Task prompt — Return every line of the data below that includes the string "Seed".

Given data —
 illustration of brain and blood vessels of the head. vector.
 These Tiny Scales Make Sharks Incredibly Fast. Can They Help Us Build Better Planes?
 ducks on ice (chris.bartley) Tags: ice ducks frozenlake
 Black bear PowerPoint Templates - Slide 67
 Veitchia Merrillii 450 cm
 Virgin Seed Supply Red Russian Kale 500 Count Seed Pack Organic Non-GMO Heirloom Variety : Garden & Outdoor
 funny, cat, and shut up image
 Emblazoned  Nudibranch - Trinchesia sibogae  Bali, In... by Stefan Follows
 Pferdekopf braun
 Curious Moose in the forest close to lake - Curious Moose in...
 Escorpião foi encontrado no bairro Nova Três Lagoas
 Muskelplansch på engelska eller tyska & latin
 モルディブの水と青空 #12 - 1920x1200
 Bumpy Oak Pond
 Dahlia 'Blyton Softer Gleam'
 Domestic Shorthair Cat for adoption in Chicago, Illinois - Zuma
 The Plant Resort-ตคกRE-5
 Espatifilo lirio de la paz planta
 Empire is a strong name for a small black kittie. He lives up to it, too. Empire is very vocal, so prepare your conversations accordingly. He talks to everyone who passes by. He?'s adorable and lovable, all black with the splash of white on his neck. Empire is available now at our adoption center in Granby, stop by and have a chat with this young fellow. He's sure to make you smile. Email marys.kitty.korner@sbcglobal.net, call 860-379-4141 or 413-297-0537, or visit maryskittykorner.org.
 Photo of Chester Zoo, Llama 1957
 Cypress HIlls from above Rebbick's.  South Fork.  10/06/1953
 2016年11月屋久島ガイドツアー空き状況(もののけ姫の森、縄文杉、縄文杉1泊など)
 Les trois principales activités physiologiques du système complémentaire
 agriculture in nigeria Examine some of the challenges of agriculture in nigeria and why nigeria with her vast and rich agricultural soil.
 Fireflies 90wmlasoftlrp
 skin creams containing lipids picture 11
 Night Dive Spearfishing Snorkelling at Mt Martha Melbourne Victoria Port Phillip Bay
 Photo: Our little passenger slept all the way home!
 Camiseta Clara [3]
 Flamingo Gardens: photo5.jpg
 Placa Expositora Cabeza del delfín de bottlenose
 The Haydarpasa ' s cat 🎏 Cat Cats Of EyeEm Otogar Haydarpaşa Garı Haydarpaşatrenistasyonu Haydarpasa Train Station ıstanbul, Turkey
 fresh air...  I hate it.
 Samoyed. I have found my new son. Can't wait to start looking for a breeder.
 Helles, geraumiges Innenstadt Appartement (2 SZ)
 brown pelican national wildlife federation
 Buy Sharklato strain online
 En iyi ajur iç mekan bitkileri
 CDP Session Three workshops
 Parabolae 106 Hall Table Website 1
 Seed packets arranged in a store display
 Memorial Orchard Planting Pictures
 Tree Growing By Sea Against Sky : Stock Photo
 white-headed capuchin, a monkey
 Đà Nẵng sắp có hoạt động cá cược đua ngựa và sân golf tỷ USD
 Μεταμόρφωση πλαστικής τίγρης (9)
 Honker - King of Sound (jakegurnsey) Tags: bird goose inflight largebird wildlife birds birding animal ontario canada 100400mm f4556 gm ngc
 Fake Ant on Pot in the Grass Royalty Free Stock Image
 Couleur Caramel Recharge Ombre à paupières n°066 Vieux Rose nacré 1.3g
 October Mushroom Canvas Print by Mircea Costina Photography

Response below —
 Virgin Seed Supply Red Russian Kale 500 Count Seed Pack Organic Non-GMO Heirloom Variety : Garden & Outdoor
 Seed packets arranged in a store display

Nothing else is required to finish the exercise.